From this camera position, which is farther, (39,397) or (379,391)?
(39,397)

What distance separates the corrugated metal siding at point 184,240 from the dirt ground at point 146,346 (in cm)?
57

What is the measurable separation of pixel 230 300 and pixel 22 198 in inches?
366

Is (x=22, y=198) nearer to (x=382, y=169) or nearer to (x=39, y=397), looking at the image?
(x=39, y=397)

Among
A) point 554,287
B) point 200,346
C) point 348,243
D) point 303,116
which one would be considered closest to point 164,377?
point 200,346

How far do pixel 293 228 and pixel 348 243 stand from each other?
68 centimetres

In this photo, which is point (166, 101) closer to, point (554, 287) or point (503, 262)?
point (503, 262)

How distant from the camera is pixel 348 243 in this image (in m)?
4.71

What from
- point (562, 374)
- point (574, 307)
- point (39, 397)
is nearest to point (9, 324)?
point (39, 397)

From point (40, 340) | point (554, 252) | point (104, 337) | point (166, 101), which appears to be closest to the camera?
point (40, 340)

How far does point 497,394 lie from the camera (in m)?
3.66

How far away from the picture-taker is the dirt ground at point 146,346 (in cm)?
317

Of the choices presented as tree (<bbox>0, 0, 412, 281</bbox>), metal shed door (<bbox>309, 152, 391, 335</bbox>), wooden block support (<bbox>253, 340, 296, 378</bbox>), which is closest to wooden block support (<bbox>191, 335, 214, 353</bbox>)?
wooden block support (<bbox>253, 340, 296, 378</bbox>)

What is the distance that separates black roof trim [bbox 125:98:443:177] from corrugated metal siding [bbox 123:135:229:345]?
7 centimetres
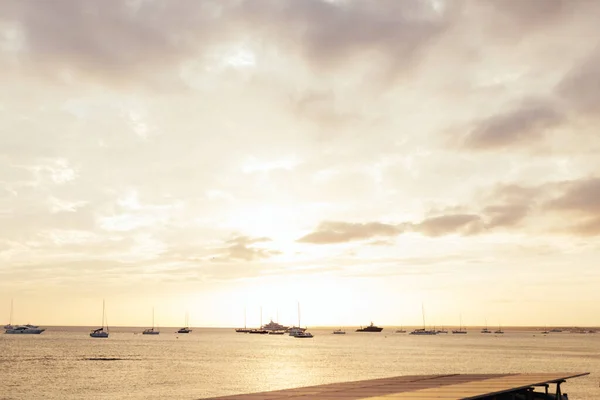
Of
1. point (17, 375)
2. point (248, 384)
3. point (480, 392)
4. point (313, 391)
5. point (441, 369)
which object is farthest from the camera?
point (441, 369)

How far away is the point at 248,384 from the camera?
9612 centimetres

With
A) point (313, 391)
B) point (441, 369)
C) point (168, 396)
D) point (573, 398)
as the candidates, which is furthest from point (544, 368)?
point (313, 391)

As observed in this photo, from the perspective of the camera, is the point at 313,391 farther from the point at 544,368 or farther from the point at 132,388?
the point at 544,368

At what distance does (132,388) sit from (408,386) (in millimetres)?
60753

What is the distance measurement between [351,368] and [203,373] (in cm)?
3356

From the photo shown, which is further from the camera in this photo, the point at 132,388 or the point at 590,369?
the point at 590,369

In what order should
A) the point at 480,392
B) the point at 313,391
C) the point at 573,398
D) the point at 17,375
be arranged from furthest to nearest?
1. the point at 17,375
2. the point at 573,398
3. the point at 313,391
4. the point at 480,392

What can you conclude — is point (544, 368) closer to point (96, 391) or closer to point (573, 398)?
point (573, 398)

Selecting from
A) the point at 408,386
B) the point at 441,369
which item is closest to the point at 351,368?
the point at 441,369

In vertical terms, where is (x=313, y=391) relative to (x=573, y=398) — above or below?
above

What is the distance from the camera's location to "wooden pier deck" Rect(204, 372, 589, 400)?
109 ft

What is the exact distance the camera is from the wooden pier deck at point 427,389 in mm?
33156

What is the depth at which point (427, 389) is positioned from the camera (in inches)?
1448

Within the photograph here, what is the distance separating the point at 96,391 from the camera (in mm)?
85625
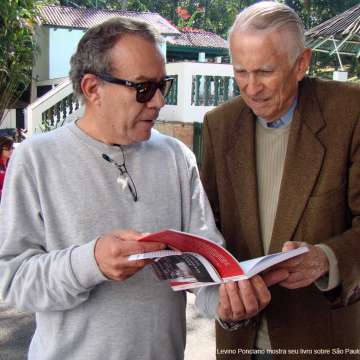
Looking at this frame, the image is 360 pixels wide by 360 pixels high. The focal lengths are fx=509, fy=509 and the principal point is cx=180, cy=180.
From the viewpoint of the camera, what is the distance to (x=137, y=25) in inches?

^^^^^^^^^^^^^^^^

SHORT EXERCISE -
Copy the records word for word, starting at the line that contains "What is the exact" and ending at the end of the records, including both ends. Leave the pictures out of your copy.

RESULT OF THE EXERCISE -
What is the exact distance the camera is from the wooden pier deck at point 427,389 in mm?
33156

What is the depth at which point (427, 389) is positioned from the camera (in inches)?
1448

Within the photograph here, what is the distance separating the point at 96,391 from the camera (in mm)?
85625
Looking at this frame, the image is 360 pixels wide by 360 pixels high. The focal lengths are fx=509, fy=509 and the principal point is cx=180, cy=180.
From the viewpoint of the camera, what is the distance to (x=137, y=25) in inches?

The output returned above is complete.